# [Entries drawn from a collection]
========

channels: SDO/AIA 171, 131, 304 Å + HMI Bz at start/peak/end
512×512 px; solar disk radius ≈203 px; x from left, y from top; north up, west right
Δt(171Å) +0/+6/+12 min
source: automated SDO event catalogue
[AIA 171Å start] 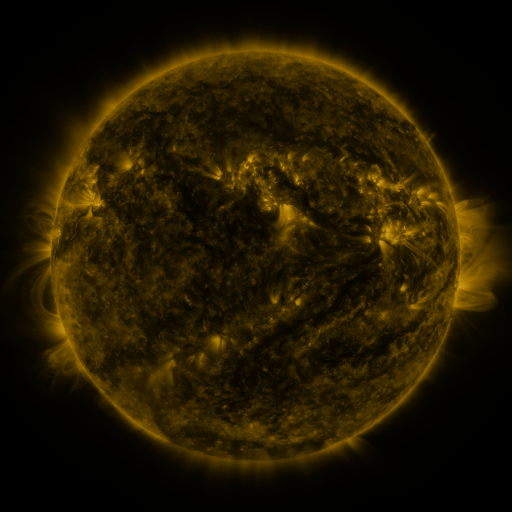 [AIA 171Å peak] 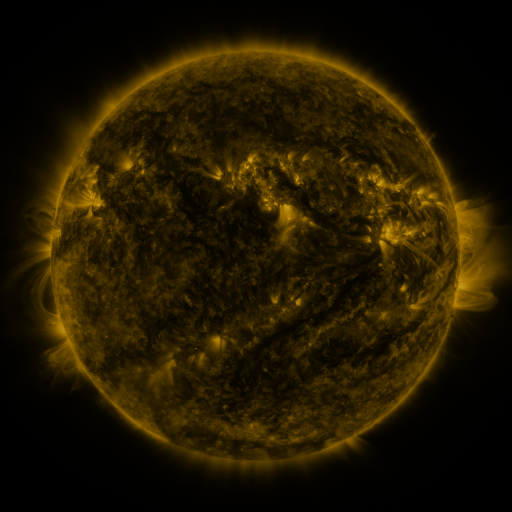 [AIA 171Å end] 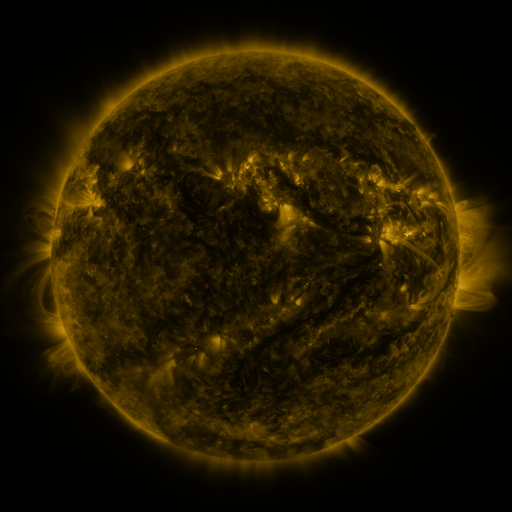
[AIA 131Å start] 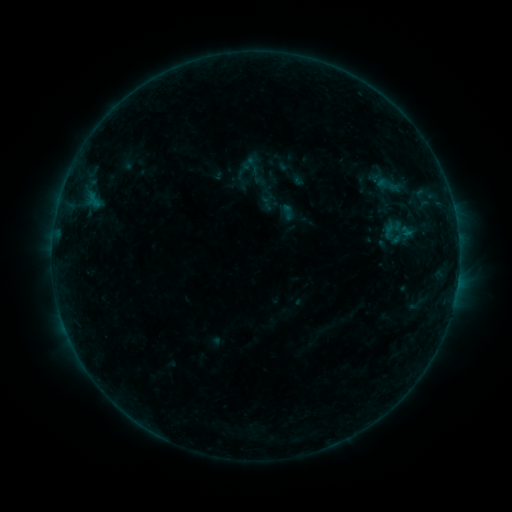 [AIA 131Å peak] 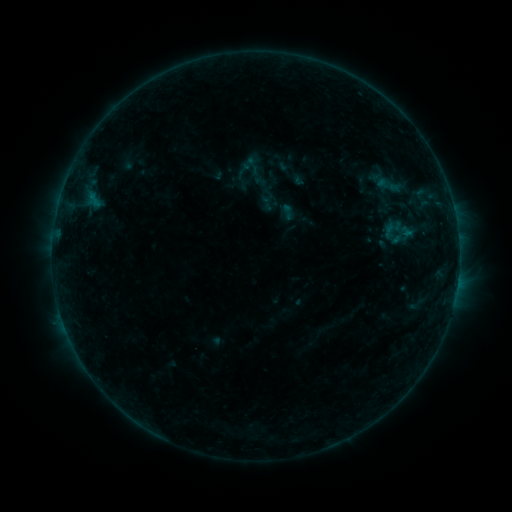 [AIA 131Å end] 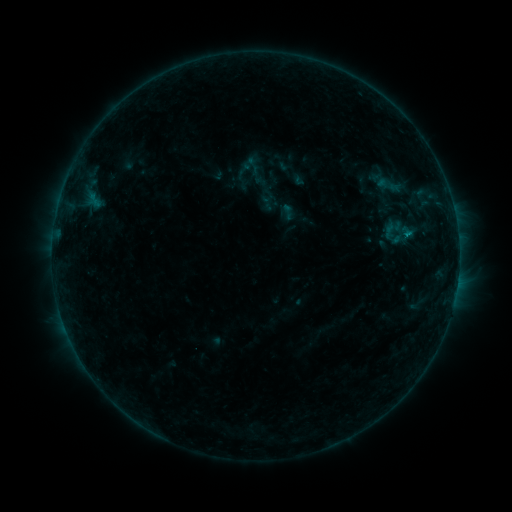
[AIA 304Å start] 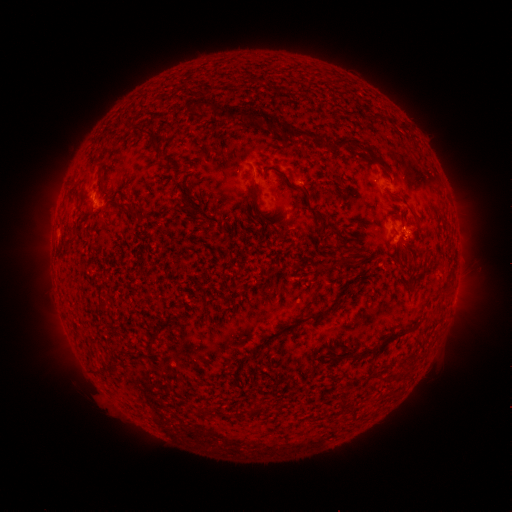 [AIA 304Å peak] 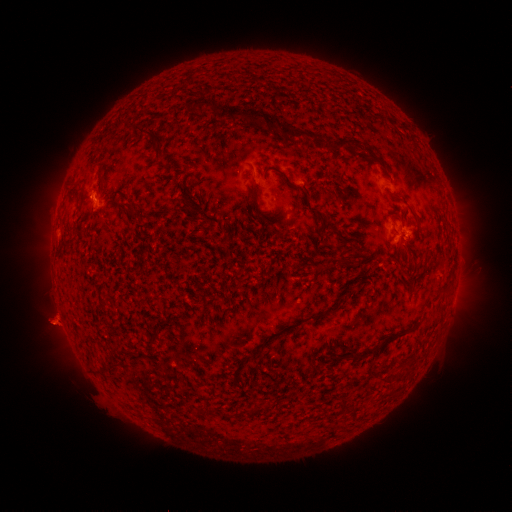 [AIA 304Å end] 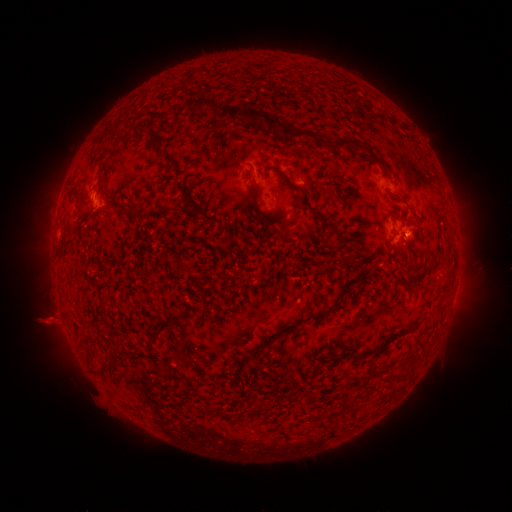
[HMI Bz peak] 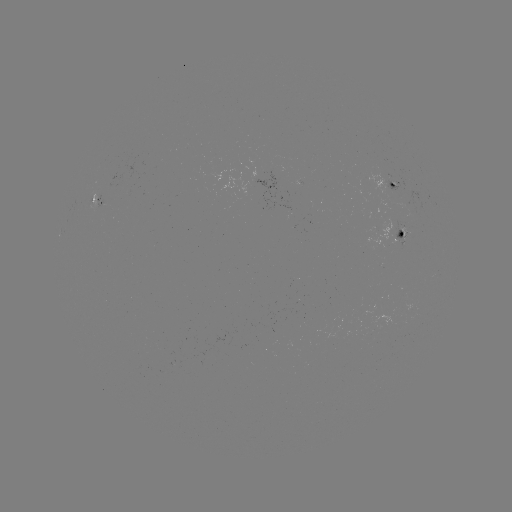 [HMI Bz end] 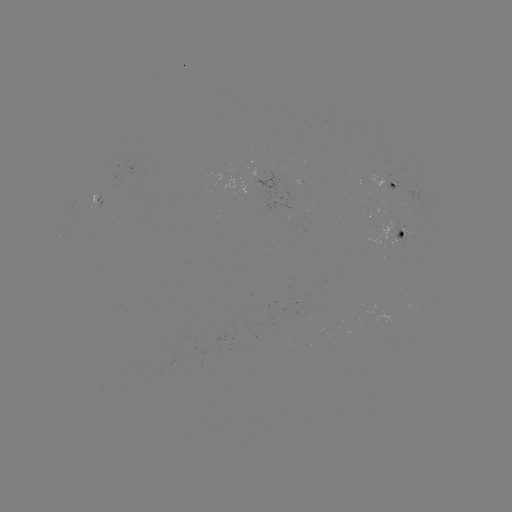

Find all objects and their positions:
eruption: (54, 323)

========

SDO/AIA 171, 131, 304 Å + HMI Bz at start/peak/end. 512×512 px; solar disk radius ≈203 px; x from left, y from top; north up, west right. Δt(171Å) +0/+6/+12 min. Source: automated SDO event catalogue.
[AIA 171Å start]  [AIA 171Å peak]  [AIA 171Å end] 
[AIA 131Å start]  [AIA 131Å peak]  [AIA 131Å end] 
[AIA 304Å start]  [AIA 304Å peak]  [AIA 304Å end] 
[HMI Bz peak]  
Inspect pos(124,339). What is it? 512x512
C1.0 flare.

========

Report every line in the data above that contains the word "right".

# [Answer to this problem]
512×512 px; solar disk radius ≈203 px; x from left, y from top; north up, west right
SDO/AIA 171, 131, 304 Å + HMI Bz at start/peak/end. 512×512 px; solar disk radius ≈203 px; x from left, y from top; north up, west right. Δt(171Å) +0/+6/+12 min. Source: automated SDO event catalogue.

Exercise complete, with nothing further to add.